You’re the leader of a great city – a gem in the frozen wasteland that the Earth has become. It’s been a few years since the Earth started cooling to sub-zero temperatures, forcing you and your people to gather around the behemoth machines created to keep you from freezing to death, known as generators.
Now, your lead scientists and engineers have come to a consensus: a massive freeze is coming that will surely wipe out your entire city with all 300+ souls inside it. Unless, that is, you stockpile rations, coal, and insulate your homes against the cold snap.
You’re racing against the clock, sending your people out into the barren wasteland to scavenge for food – hunting what little life remains. All the while, your people grow weary of eating thin soup and working harsh hours. They threaten to overthrow your rule, not knowing that you’re the only thing keeping their heads above ice.
You know what must be done. Their labors will ultimately end up saving them, so you hope. Endure the cruelties – survival necessitates it, you think.
You have less than a week to command your people to stockpile enough resources to last the freeze. The storm will last no longer than a few days, but the freeze will wipe out any possibility of continuing to hunt or perform expeditions to find more lost souls.
So, with bated breath, you work tirelessly to command your people efficiently, gathering every drop of coal and every morsel of raw meat they can muster.

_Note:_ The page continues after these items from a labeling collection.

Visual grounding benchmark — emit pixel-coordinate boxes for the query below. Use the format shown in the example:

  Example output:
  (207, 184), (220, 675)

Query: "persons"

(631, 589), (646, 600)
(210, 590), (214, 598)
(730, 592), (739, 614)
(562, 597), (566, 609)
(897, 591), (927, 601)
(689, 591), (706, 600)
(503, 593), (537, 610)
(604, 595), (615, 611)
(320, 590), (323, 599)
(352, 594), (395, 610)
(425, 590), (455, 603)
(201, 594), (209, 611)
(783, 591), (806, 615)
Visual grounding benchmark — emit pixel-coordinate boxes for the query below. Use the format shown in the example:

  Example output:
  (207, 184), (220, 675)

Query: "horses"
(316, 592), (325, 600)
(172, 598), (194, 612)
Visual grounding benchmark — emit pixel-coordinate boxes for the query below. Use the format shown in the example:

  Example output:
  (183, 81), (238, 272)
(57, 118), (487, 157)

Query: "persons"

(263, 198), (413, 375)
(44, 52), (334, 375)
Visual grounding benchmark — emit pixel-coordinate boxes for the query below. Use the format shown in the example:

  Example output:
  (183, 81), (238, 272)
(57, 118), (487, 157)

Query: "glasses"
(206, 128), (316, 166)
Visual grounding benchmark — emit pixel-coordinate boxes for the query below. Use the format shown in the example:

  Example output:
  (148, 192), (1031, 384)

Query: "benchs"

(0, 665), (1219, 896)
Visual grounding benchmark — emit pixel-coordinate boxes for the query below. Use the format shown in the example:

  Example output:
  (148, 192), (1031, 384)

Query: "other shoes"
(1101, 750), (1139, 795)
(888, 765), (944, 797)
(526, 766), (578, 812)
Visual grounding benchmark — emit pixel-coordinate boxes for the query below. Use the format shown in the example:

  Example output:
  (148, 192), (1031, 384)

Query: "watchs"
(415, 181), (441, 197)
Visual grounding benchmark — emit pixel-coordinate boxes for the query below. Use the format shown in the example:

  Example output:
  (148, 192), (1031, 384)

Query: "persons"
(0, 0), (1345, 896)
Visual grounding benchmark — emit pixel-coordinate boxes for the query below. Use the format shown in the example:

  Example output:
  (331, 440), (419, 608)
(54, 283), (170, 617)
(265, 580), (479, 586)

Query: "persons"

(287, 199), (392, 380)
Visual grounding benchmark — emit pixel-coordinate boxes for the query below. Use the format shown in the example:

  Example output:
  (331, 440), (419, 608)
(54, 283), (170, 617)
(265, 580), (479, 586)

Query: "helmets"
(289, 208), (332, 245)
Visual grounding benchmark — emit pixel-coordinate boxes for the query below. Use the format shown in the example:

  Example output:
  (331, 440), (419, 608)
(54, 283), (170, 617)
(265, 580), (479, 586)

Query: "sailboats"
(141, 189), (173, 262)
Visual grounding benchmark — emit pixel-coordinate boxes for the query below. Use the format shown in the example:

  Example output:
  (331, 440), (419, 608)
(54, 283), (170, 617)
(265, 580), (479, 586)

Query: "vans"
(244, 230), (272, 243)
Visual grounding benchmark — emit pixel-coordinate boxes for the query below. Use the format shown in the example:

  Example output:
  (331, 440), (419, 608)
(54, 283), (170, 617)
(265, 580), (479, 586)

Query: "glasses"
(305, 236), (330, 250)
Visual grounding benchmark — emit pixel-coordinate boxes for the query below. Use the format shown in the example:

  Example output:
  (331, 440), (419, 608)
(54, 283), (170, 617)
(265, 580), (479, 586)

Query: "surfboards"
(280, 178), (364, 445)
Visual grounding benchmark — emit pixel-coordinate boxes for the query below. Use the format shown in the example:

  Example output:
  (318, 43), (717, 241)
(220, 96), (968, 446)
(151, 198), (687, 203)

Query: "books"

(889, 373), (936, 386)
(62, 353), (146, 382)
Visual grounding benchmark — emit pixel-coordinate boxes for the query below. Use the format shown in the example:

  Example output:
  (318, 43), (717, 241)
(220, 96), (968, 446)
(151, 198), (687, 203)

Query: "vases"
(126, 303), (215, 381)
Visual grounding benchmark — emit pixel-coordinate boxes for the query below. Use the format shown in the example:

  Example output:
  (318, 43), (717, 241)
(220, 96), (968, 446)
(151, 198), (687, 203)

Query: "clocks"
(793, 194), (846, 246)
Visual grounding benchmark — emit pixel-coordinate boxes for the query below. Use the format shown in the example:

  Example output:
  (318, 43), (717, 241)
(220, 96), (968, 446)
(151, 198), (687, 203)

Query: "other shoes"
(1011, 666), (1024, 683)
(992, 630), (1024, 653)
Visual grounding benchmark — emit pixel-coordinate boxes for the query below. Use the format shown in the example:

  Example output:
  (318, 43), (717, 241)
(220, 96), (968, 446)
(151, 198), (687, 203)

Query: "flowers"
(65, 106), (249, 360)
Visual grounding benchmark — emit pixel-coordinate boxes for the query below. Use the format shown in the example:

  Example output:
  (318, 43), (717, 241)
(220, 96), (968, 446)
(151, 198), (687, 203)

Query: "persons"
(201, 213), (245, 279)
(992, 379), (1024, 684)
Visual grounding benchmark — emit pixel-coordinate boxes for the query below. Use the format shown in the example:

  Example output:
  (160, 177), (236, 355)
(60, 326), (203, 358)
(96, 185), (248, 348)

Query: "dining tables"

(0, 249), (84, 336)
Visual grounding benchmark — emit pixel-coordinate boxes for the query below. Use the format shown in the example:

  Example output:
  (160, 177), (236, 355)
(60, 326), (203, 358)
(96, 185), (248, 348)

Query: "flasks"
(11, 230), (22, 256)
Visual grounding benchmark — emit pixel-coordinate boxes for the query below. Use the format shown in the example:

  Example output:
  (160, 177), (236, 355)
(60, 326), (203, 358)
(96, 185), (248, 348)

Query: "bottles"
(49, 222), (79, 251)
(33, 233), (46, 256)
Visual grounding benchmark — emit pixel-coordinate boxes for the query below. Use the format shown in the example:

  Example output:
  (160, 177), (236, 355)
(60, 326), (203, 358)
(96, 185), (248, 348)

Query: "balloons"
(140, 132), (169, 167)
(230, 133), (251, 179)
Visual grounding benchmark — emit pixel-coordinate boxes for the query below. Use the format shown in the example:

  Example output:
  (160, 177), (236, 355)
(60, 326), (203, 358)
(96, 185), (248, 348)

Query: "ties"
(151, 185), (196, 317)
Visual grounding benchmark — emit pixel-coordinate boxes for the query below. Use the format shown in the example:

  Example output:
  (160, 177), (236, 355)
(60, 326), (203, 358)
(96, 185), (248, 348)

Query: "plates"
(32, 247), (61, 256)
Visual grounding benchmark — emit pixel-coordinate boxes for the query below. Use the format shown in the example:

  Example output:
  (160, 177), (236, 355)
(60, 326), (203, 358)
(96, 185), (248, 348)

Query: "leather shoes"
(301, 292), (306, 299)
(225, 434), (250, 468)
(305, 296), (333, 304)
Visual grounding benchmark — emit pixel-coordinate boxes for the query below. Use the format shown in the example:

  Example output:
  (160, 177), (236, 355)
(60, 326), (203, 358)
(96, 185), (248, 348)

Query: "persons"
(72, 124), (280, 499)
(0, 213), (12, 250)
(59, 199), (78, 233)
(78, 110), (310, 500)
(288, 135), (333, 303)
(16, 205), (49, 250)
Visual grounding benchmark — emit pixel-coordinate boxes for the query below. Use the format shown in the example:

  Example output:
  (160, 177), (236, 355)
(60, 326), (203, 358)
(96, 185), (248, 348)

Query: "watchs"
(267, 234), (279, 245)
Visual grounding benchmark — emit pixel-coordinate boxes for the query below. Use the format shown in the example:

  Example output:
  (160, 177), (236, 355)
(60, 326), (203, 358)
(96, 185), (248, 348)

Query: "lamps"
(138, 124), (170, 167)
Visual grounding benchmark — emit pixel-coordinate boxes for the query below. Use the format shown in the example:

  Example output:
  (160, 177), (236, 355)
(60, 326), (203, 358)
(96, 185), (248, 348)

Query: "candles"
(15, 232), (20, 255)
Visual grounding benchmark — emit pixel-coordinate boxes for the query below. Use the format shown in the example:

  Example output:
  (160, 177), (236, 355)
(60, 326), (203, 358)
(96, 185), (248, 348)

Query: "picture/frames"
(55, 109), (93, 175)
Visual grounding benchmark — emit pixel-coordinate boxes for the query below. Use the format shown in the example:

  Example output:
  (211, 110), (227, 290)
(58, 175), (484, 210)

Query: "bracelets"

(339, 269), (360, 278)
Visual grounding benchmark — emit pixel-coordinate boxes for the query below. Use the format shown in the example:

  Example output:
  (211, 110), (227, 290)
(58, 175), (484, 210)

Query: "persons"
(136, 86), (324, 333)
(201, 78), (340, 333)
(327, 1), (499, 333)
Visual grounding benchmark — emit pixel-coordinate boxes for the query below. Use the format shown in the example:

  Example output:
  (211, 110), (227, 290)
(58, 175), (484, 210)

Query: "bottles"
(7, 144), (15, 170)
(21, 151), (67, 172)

Frostpunk, developed by 11-bit studios in 2018, explores this premise of leading a city through the harshness of a post-apocalyptic winter wasteland. The tense gameplay of balancing the favor of the people while making the hard decisions to ensure their survival more than solidify Frostpunk as a game to remember, in my book.
However, the music, written entirely by award-winning composer Piotr MusiaĆ, brings an edge to this game seen by almost none other.
The dramatic violin, complimented by the thudding drum beats, amplify the intensity of the situation you find yourself stuck in. The horns, not too dissimilar to the ones that sound off at the end of every workday, add a hint of oppression you force upon your people (for their own good).
Then, all of a sudden, at the 2:40 mark, the violins launch into a frenzy. Sawing back and forth on the strings, you feel the noose of winter oppression tighten around your neck as your people threaten to pull it tighter.
The strings, horns, and drums all build up and up and up, until you feel as though this storm will never end – only for it to dissipate as quickly as it came upon you. The wooshing of the cold winter wind leaves you and the track at the end as relief fills your body.
You have weathered this storm, at last. But, will there be a next one?